The Obamacare individual mandate was dropped precipitously when the tax-reform package was signed into law just before Christmas.
Now a second much-reviled Obamacare provision, its “death panel,” has been repealed in this week’s two-year spending plan adopted by Congress in the wee hours of Friday morning and signed by President Trump.
Democrats mocked the “death panel” moniker, but the Independent Payment Advisory Board, which was never made functional, comissioned 15 unelected, unaccountable bureaucrats to “limit private, nongovernmental spending on health care.”
Critics, such as Sarah Palin, who popularized the “death panel” label, argued that by limiting spending, the panel effectively could determine who would live and who would die.
The National Right to Life Committee, a coalition of 50 state affiliates and more than 3,000 local chapters, praised the elimination of the board.
“Little attention was given to the IPAB’s sweeping powers to limit not just Medicare spending, but also healthcare paid for with nongovernmental dollars,” said Carol Tobias, president of National Right to Life. “National Right to Life long opposed the IPAB because of the drastic limits it could impose on Medicare and the money Americans could spend out of their own funds to save their own lives and the lives of their families.”
Darla St.
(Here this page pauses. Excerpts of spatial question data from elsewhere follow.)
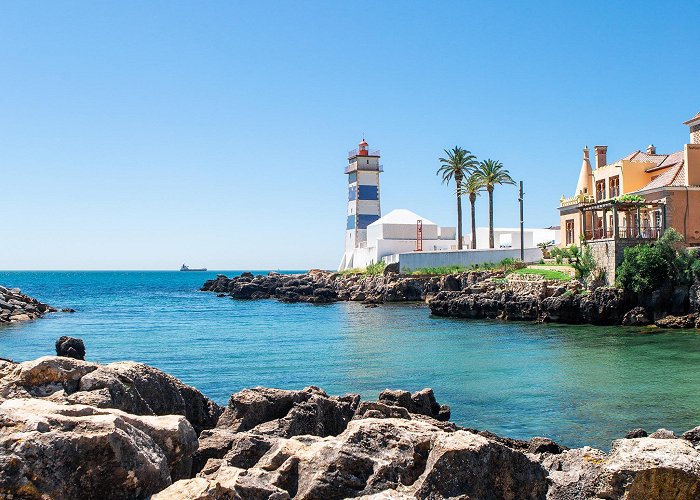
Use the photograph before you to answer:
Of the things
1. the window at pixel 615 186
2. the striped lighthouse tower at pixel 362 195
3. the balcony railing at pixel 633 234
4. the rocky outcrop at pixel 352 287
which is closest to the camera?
the balcony railing at pixel 633 234

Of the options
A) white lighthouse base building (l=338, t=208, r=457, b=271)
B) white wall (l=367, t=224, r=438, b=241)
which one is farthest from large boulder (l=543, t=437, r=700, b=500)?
white wall (l=367, t=224, r=438, b=241)

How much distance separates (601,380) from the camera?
909 inches

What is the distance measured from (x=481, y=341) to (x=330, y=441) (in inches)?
1134

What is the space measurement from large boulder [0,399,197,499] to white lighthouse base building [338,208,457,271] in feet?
243

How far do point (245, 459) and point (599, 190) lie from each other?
55.4 m

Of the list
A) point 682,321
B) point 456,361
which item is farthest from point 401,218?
point 456,361

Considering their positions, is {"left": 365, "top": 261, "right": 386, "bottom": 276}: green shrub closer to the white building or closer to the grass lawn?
the white building

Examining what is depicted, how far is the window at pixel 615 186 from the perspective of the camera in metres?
55.6

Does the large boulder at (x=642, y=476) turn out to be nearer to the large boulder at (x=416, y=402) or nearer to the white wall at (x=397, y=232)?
the large boulder at (x=416, y=402)

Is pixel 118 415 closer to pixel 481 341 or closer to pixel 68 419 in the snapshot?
pixel 68 419

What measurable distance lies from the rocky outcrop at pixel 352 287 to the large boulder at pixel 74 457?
178 ft

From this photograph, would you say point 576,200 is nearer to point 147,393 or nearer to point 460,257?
point 460,257

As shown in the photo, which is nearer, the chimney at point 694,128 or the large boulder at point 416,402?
the large boulder at point 416,402

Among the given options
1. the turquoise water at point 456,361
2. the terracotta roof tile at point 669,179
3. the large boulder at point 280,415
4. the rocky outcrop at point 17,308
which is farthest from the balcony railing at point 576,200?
the large boulder at point 280,415
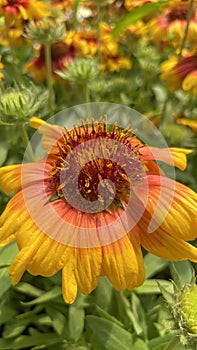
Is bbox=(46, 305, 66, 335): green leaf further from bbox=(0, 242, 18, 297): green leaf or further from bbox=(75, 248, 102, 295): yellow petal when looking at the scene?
bbox=(75, 248, 102, 295): yellow petal

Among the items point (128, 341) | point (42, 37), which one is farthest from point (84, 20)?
point (128, 341)

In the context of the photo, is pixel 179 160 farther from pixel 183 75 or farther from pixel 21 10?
pixel 21 10

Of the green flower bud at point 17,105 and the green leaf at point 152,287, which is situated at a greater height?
the green flower bud at point 17,105

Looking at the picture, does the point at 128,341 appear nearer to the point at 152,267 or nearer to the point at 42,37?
the point at 152,267

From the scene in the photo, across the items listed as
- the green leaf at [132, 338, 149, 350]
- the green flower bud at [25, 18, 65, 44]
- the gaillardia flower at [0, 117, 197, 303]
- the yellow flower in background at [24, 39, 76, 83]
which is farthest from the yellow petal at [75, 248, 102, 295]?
the yellow flower in background at [24, 39, 76, 83]

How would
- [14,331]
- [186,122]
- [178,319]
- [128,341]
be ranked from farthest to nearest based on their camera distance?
[186,122]
[14,331]
[128,341]
[178,319]

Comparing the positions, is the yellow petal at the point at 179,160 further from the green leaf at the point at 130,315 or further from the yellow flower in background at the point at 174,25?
the yellow flower in background at the point at 174,25

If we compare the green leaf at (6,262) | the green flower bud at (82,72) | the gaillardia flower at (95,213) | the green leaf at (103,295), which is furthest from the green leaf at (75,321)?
the green flower bud at (82,72)
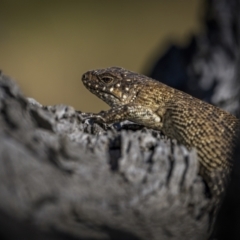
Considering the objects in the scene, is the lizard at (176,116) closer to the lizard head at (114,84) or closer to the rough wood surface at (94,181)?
the lizard head at (114,84)

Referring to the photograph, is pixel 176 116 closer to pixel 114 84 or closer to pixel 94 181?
pixel 114 84

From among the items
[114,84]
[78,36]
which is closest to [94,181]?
[114,84]

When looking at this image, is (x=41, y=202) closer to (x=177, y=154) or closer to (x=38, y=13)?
(x=177, y=154)

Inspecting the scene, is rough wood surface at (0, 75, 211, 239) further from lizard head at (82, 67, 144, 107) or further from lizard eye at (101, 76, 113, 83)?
lizard eye at (101, 76, 113, 83)

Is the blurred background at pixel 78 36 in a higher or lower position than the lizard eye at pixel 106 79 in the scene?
higher

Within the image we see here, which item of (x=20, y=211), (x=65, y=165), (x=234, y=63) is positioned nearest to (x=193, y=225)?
(x=65, y=165)

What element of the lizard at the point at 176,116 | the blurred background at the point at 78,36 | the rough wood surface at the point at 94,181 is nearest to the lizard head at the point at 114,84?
the lizard at the point at 176,116
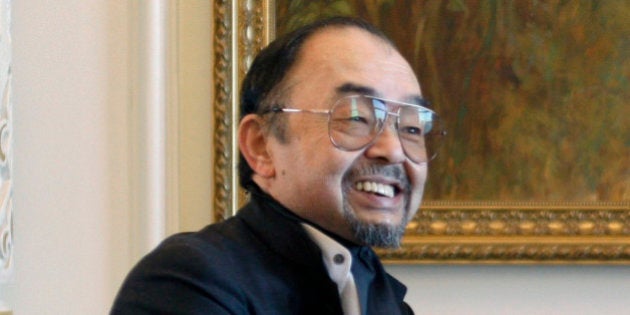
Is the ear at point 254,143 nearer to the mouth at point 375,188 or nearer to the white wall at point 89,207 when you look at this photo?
the mouth at point 375,188

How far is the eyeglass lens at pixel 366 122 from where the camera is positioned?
1.42 metres

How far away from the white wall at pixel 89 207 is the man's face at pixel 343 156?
824mm

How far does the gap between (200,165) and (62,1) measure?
1.50 feet

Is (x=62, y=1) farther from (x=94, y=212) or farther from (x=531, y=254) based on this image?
(x=531, y=254)

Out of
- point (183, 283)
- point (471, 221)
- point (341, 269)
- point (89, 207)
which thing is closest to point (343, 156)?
point (341, 269)

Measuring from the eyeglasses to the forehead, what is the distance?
0.8 inches

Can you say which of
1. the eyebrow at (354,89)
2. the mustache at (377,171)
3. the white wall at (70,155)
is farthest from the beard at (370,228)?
the white wall at (70,155)

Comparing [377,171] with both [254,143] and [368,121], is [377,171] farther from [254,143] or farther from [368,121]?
[254,143]

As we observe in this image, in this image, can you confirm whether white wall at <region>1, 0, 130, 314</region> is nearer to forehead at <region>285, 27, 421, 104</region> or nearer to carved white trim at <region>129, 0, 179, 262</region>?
carved white trim at <region>129, 0, 179, 262</region>

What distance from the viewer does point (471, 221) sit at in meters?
2.25

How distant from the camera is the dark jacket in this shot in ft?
4.02

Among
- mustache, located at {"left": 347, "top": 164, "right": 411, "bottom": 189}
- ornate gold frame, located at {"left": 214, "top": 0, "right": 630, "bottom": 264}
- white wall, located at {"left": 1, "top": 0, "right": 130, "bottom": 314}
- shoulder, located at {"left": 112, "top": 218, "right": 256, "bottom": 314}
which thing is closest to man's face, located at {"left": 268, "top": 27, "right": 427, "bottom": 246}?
mustache, located at {"left": 347, "top": 164, "right": 411, "bottom": 189}

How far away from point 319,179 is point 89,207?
977 mm

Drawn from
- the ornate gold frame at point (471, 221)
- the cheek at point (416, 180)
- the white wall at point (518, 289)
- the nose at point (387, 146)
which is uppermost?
the nose at point (387, 146)
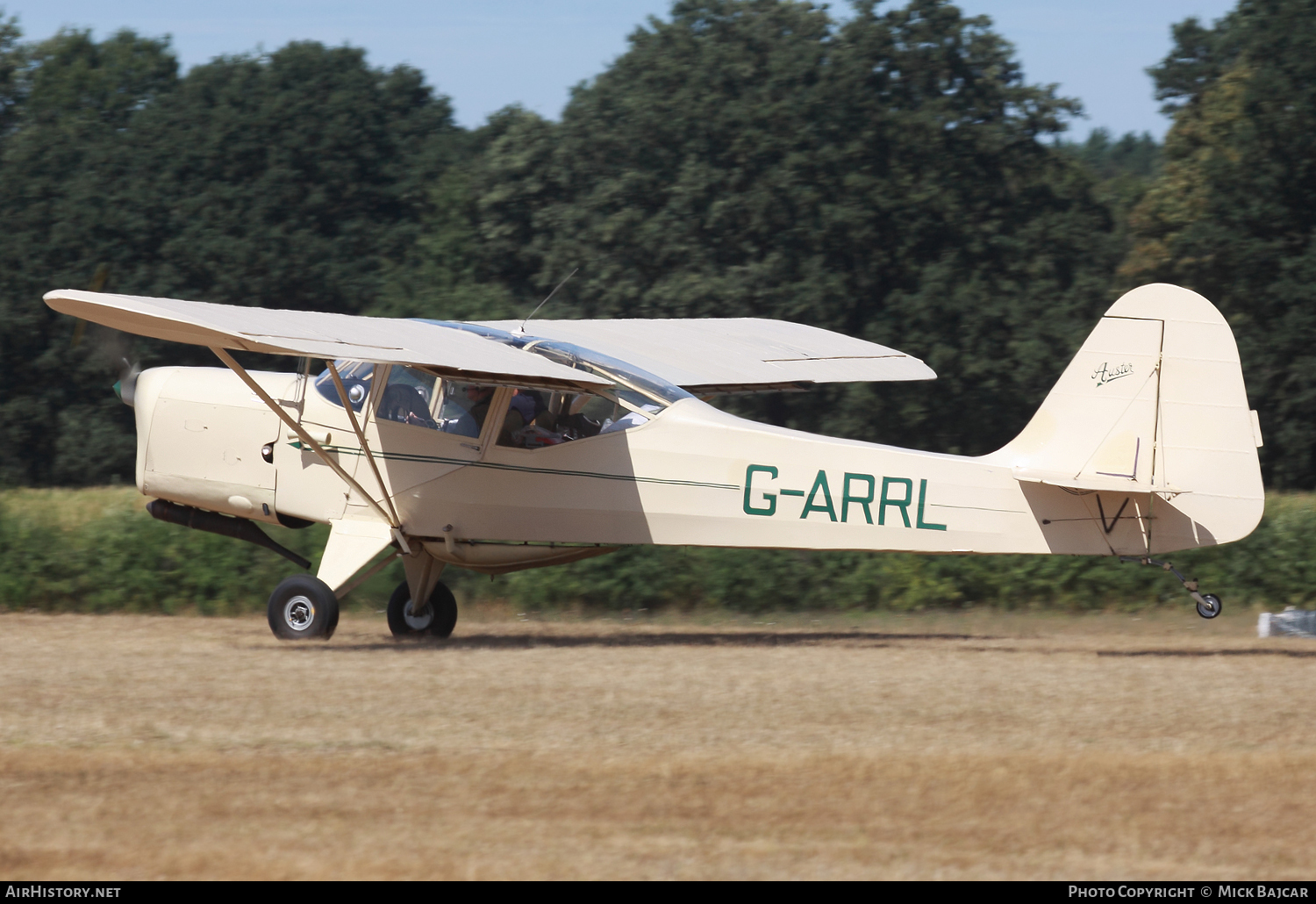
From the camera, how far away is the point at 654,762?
6164 mm

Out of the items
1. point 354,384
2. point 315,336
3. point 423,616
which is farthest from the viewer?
point 423,616

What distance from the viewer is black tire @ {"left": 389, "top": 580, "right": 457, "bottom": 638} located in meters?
11.2

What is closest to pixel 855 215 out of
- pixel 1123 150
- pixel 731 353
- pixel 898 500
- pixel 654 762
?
pixel 731 353

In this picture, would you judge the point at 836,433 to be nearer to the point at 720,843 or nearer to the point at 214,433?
the point at 214,433

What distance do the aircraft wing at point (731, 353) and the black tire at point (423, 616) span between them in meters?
2.14

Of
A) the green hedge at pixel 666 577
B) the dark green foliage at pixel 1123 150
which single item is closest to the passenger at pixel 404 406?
the green hedge at pixel 666 577

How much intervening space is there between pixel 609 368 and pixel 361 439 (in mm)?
1779

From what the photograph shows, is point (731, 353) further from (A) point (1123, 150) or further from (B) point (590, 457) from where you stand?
(A) point (1123, 150)

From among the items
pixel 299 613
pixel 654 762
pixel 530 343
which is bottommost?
pixel 299 613

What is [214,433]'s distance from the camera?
10.8 meters

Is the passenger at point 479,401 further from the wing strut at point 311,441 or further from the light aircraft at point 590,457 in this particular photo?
the wing strut at point 311,441

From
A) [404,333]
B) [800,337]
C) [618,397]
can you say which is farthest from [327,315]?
[800,337]

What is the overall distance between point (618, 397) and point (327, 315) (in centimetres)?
213

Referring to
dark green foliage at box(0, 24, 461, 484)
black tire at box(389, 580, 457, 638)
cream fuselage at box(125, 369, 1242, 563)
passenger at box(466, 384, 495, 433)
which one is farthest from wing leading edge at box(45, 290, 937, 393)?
dark green foliage at box(0, 24, 461, 484)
Martin, National Right to Life co-executive director, thanked “the large, bipartisan majority of Congress, led by Senate Majority Leader McConnell and others, for making repeal of the IPAB a priority.”
BizPacReview said Democrats “and Obamacare fans denied its existence while conservatives slammed what former GOP vice presidential nominee Sarah Palin called a ‘death panel’ as it was devised to control care to recipients.”
“The advisory board would have the power to determine – or ration – care by deciding how health dollars would be spent, making decisions based on their view of the cost, need, and patient diagnosis.”
The Wall Street Journal explained the panel “represents everything Americans hate about the Affordable Care Act: political rationing over individual choice.”
LifeNews reported Jennifer Popik, the director of federal legislation for National Right to Life, explained the IPAB was intended to limit the treatment doctors could offer patients.
The plan also threatened doctors if they recommended to patients more than what the board allowed.
“This means that treatment a doctor and patient deem advisable to save that patient’s life or preserve or improve the patient’s health – but which exceeds the standard imposed by the government – will be denied even if the patient is willing and able to pay for it. Repeal of IPAB is critically important to prevent this rationing of life-saving medical treatment,” she said.
The Washington Post said the board “never even got to live except in the realm of political theater.”
“Nobody’s exactly crying as IPAB takes a bow,” the report said. “Even the most earnest ACA defenders have admitted it was mostly a gimmick to help pay for the health-care law and never held any real promise for reining in Medicare spending. It would have been the job of the panel, made up of outside experts, to recommend Medicare savings to Congress (almost certainly through payment cuts to doctors). But the program’s spending growth never hit a designated threshold so the panel was never even formed.”
WND reported only two years ago when lawmakers during the Obama administration also proposed “coverage for end-of-life counseling” for Medicare patients.
The AP said the voluntary counseling would have been authorized earlier by Obamacare if not for the outcry prompted by Palin’s “death panel” charge.
In 2014, WND reported Dr. Ezekiel Emanuel, who helped craft Obamacare as health-policy adviser at the White House’s Office of Management and Budget, said he thought it would be best if people volunteered to die at age 75.
In a column for Atlantic magazine, Emanuel, the brother of then-Obama adviser Rahm Emanuel, who now is Chicago’s mayor, argued improvements in health care that extend life expectancies through vaccines, antibiotics and technological innovations end up “stretching out old age,” resulting in “a progressive erosion of physical functioning.”